Dear Statalist,

I have a dataset with firms and owners. This is a minimum working example:
Code:
* Example generated by -dataex-. To install: ssc install dataex
clear
input str1 Firm_id str13 Owner_legal_name str7 Owner_last_name str19 Owner_address byte Share
"A" "John Smith "   "Smith"   "87 Granville street" 10
"A" "Maria Lopez"   "Lopez"   "87 Granville street" 20
"A" "Robert Brown"  "Brown"   "1022 Nelson street"   5
"A" "Ron Gilford"   "Gilford" "287 Howe street"     30
"A" "Rebecca Smith" "Smith"   "1022 Nelson street"  10
"A" "Joe Ramsey"    "Ramsey"  "503 Main street"     25
"B" "Anna Mancini"  "Mancini" "49 Rupert avenue"    25
"B" "David Bauer"   "Bauer"   "8 Cambie street"     25
"B" "Tessa Garcia"  "Garcia"  "8 Cambie street"     50
end
I want to reconstruct family relationship among owners as follows: individuals belong to the same sub-family if they have the same last name OR if they live at the same address. Different sub-families can be related among them (forming a family) because they have members in common. For example, John Smith, Maria Lopez, Robert Brown, and Rebecca Smith all belong to one family.
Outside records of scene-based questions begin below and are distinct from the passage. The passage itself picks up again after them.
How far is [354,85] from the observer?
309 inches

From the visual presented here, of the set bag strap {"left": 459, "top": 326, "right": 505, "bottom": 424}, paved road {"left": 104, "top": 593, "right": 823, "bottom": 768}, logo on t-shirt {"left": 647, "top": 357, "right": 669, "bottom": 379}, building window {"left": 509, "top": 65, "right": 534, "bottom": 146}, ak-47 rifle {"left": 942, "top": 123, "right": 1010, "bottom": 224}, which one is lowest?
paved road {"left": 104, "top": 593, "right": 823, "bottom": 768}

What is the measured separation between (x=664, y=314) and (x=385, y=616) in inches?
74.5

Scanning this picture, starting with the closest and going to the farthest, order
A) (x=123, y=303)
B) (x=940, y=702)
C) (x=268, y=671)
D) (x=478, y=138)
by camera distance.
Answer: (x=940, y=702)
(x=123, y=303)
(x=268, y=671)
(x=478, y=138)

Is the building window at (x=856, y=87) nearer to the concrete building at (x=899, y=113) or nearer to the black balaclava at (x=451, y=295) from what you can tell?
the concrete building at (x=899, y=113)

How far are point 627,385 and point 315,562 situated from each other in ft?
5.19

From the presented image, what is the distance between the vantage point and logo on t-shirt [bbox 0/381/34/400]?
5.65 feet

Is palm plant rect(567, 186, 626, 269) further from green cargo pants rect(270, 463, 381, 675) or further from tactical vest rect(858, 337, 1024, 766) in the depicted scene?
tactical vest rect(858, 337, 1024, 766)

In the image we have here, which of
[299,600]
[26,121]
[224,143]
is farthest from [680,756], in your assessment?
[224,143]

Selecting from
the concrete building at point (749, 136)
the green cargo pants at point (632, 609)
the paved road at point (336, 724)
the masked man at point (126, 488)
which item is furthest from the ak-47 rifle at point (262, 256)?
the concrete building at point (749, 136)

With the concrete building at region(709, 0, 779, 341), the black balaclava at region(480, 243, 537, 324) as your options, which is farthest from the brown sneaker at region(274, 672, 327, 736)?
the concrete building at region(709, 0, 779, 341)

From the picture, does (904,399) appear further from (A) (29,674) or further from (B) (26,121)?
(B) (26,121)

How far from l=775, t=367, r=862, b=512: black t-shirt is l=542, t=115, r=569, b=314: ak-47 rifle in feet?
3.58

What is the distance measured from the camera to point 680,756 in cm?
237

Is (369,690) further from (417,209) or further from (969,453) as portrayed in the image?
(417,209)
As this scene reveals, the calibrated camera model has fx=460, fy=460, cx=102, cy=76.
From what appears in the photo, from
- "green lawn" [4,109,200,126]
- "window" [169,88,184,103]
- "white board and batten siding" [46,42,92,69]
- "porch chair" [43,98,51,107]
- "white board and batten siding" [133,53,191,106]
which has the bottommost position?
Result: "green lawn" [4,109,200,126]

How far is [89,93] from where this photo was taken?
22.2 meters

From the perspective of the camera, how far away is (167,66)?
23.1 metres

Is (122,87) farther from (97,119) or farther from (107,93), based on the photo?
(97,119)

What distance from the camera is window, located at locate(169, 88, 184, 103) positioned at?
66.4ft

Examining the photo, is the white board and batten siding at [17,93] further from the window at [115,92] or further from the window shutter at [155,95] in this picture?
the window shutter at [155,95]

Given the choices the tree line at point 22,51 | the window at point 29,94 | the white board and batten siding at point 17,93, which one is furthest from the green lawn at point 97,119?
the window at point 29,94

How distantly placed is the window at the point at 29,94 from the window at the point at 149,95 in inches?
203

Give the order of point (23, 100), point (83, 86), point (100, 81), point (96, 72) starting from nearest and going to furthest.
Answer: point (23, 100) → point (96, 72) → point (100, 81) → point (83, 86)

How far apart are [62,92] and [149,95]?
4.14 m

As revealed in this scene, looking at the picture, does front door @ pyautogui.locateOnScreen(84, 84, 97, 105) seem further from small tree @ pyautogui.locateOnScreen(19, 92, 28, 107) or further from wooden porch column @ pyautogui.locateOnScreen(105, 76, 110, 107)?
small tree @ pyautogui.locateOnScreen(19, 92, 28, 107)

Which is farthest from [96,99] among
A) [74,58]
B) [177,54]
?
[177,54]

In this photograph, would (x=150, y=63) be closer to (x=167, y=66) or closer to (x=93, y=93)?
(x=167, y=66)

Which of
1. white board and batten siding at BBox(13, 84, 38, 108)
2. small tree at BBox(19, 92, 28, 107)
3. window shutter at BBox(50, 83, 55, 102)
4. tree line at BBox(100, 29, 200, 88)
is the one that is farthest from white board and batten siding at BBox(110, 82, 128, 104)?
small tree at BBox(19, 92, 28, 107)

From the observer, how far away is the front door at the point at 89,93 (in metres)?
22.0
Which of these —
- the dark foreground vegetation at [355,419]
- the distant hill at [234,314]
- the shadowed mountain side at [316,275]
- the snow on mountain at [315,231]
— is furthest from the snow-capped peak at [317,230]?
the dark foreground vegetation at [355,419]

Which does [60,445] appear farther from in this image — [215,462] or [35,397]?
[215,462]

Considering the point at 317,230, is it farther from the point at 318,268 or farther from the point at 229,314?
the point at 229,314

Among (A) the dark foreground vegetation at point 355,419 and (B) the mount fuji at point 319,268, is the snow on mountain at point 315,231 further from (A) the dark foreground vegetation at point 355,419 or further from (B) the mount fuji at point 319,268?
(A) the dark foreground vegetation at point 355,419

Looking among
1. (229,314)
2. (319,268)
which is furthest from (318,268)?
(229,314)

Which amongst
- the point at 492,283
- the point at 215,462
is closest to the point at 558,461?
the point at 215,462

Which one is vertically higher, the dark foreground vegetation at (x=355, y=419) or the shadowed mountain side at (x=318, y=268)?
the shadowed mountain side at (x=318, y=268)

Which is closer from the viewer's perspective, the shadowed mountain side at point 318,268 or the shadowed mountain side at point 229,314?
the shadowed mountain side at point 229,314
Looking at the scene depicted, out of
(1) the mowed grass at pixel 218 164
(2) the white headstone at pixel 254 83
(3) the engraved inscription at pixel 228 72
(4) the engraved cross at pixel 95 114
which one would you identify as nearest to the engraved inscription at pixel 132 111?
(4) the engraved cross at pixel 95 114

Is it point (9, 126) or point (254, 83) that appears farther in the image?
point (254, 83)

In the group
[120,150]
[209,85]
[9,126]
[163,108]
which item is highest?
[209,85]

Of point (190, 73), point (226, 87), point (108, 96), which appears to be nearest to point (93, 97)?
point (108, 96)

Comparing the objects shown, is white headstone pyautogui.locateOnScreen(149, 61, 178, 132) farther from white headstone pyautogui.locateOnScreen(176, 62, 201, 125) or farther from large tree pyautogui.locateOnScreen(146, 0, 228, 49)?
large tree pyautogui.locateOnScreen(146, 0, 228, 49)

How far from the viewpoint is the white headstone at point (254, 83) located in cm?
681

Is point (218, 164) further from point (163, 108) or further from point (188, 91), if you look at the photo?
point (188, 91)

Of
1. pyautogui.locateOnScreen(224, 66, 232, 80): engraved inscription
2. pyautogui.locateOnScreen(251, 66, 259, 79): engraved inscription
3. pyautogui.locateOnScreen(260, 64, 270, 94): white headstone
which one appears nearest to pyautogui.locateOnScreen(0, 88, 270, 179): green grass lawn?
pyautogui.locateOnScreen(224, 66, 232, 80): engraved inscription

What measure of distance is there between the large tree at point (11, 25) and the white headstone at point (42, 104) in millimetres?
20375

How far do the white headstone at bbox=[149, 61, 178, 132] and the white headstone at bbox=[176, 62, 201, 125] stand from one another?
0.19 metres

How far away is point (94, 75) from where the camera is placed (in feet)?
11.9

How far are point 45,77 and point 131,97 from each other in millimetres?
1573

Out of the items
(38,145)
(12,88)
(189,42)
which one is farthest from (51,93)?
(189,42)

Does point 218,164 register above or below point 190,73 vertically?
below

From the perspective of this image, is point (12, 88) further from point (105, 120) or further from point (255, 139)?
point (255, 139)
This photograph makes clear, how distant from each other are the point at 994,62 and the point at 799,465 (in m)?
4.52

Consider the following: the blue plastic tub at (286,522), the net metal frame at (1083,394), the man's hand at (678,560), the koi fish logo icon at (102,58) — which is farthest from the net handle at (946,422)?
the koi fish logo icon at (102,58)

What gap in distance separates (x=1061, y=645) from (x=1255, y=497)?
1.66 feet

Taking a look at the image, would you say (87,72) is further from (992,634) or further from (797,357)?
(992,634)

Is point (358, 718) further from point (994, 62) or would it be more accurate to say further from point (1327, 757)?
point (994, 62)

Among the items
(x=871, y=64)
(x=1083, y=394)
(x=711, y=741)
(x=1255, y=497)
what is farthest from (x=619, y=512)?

My desired output is as follows:
Code:
* Example generated by -dataex-. To install: ssc install dataex
clear
input str1 Firm_id str13 Owner_legal_name str7 Owner_last_name str19 Owner_address byte(Share last_name_id address_id Family_id Familyshare)
"A" "John Smith "   "Smith"   "87 Granville street" 10 1 1 1 45
"A" "Maria Lopez"   "Lopez"   "87 Granville street" 20 2 1 1 45
"A" "Robert Brown"  "Brown"   "1022 Nelson street"   5 3 2 1 45
"A" "Ron Gilford"   "Gilford" "287 Howe street"     30 4 3 2 30
"A" "Rebecca Smith" "Smith"   "1022 Nelson street"  10 1 2 1 45
"A" "Joe Ramsey"    "Ramsey"  "503 Main street"     25 5 4 3 25
"B" "Anna Mancini"  "Mancini" "49 Rupert avenue"    25 1 1 4 25
"B" "David Bauer"   "Bauer"   "8 Cambie street"     25 2 2 5 75
"B" "Tessa Garcia"  "Garcia"  "8 Cambie street"     50 3 2 5 75
end
I thought generating unique identifiers would be a good place to start:
Code:
egen last_name_id=group(Firm_id Owner_last_name)
egen address_id=group(Firm_id Owner_address)
Once I have Family_id, Familyshare (my ultimate variable of interest) is just
Code:
by Firm_id Familyid, sort: egen Familyshare=total(Share)
.
My problem is how to generate Family_id. In other words, how to identify observations which are common between two groups. I looked into egen and tried to browse statalist but surprisingly I couldn't find anything useful.
I would greatly appreciate any suggestion.